What ASK1 inhibitors are in clinical trials currently?

11 March 2025
Introduction to ASK1 and Its Role

ASK1 Function and Mechanism
Apoptosis signal-regulating kinase 1 (ASK1), also known as MAP3K5, is a serine/threonine kinase that acts as an important mediator in the cellular stress response. ASK1 becomes activated in response to various stress-related stimuli such as oxidative stress (reactive oxygen species), endoplasmic reticulum stress, cytokines such as TNF-α, and toxins. Upon activation, ASK1 triggers downstream cascades—most notably the JNK and p38 mitogen-activated protein kinase pathways—thereby initiating cellular processes that involve apoptosis, inflammation, and fibrogenesis. Through its role as an upstream activator, ASK1 is capable of affecting a multitude of biological processes, including cell differentiation, survival, and death. Its unique position in the kinase network renders it a central regulator of a broad range of stress-induced cellular responses.

ASK1 in Disease Pathology
The pathological activation of ASK1 has been strongly implicated in various diseases. Elevated ASK1 activity results in inappropriate or prolonged activation of downstream kinases that can lead to tissue injury and overt pathological changes. For example, ASK1 signaling is involved in the development and progression of nonalcoholic steatohepatitis (NASH), where persistent activation leads to hepatocyte apoptosis, inflammation, and fibrosis. In addition, ASK1 has been associated with cardiovascular disorders, where its overactivation contributes to cardiac hypertrophy and remodeling. Neurodegenerative disorders, such as Huntington’s disease and amyotrophic lateral sclerosis (ALS), also demonstrate aberrant ASK1 activation, linking cellular stress with neuronal cell death. Overall, the dysregulated activity of ASK1 contributes to a crossover pathology in multiple systems—including the liver, heart, kidney, and nervous system—thus making ASK1 a promising molecular target for a range of chronic diseases.

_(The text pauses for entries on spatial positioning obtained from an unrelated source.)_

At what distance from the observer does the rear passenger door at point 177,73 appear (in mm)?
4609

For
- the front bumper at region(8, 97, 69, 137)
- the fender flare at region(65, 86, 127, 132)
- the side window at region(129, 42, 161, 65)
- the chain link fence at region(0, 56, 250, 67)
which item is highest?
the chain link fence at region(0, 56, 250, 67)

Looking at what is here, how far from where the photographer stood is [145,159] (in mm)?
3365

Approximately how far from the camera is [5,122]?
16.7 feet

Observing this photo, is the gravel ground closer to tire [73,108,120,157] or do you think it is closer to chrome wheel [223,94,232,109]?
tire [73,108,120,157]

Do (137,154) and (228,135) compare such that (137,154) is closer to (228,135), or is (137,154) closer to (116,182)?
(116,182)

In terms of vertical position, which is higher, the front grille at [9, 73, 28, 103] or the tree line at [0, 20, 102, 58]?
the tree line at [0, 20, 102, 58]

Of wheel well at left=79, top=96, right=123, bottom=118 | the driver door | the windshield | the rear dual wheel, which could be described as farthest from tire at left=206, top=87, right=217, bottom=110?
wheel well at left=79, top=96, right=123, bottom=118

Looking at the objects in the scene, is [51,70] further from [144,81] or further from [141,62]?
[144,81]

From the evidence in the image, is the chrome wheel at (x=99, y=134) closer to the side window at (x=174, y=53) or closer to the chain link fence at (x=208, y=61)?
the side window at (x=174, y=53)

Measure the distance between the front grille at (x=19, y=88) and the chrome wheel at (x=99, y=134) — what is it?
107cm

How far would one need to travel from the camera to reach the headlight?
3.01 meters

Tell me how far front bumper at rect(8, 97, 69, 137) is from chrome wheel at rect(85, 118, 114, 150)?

Overview of ASK1 Inhibitors

Types of ASK1 Inhibitors
ASK1 inhibitors are chemically diverse agents developed to selectively target ASK1 kinase activity, thereby mitigating its downstream pathological signaling. The inhibitors can be broadly categorized into two types. First, ATP-competitive inhibitors bind to the kinase domain of ASK1 and directly block its enzymatic function; compounds of this type typically interact with the catalytic hinge region of ASK1, often forming hydrogen bonds with key residues such as Gln756, Val757, and Lys709. Second, allosteric inhibitors and modulators of protein–protein interactions are being explored as a way to fine-tune ASK1 activity rather than completely abolish it. The latter class is based on the concept that a delicate balance in ASK1’s activity might be preferable over total inhibition, given ASK1’s role in maintaining cellular homeostasis. Patents have been filed describing various ASK1 inhibitors of natural and synthetic origin, emphasizing the importance of discovering structurally distinct compounds that can effectively modulate ASK1 activity. These types of molecules differ in chemical structure and binding mode, offering multiple avenues for achieving therapeutic modulation of ASK1.

Mechanisms of Action
The primary mechanism of action for most ASK1 inhibitors is the competitive binding at the ATP-binding site of the kinase. This type of inhibition prevents ASK1 from phosphorylating its substrates and thereby stops the cascade that results in the activation of p38 and JNK MAPKs. Additionally, some inhibitors are designed to disrupt ASK1 dimerization or its interactions with regulatory proteins such as thioredoxin (TRX). Under normal stress conditions, TRX binds to ASK1 to prevent its activation; once oxidized, TRX dissociates, leading to ASK1 activation. An inhibitor that can either stabilize the binding of TRX or block the dimerization surface may prevent ASK1 activation altogether even in the presence of stress signals. Therefore, the design of ASK1 inhibitors involves detailed structure–activity relationship studies to optimize potency, selectivity, and pharmacokinetic profiles while minimizing off-target effects.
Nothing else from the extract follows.